_Brief:_
Answer these questions about the study text below:
1. Which two groups does the title say are compared?
2. What does the abbreviation COP stand for?
3. What three features do studies on older adults suggest during forward leaning tasks?

_Selected text:_
==*==
Differences in corticospinal drive and co-activations of antagonist muscles during forward leaning and backward returning tasks between children and young adults

Background

Postural control imposes higher demands on the central neural system (CNS), and age-related declines or incomplete CNS development often result in challenges performing tasks like forward postural leaning. Studies on older adults suggest increased variability in center of pressure (COP), greater muscle co-activations, and reduced corticospinal control during forward leaning tasks. However, the understanding of these features in children remains unclear. Specifically, it is uncertain whether forward leaning poses greater challenges for young children compared to adults, given the ongoing maturation of CNS during development. Understanding the distinct neuromuscular patterns observed during postural leaning could help optimize therapeutic strategies aimed at improving postural control in pediatric populations.
==*==
Collected data
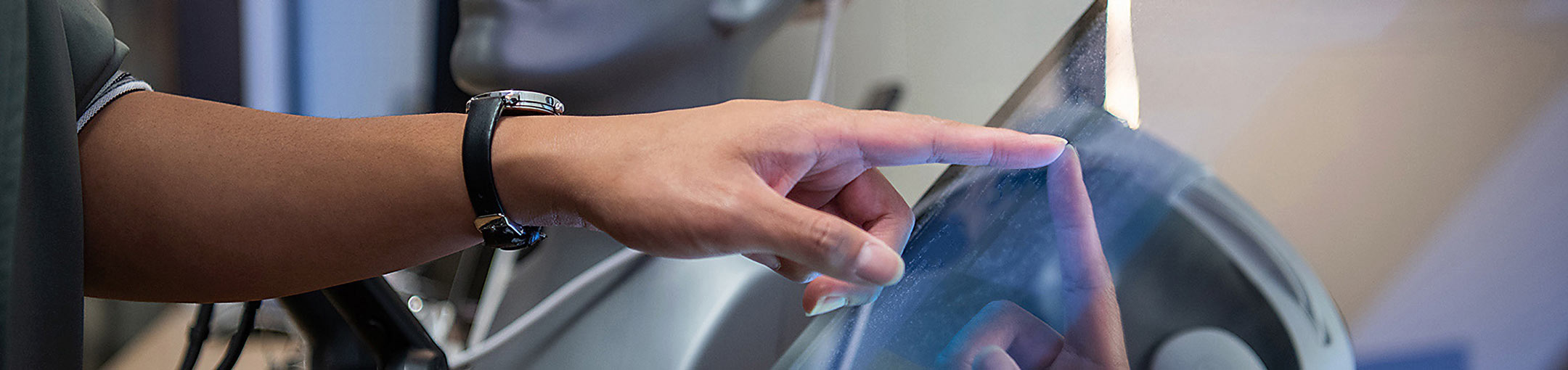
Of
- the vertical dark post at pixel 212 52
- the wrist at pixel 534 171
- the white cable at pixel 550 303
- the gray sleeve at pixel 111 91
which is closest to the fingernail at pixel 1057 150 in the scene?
the wrist at pixel 534 171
==*==
_Solved exercise:_
1. Children and young adults.
2. Center of pressure.
3. Increased variability in center of pressure (COP), greater muscle co-activations, and reduced corticospinal control.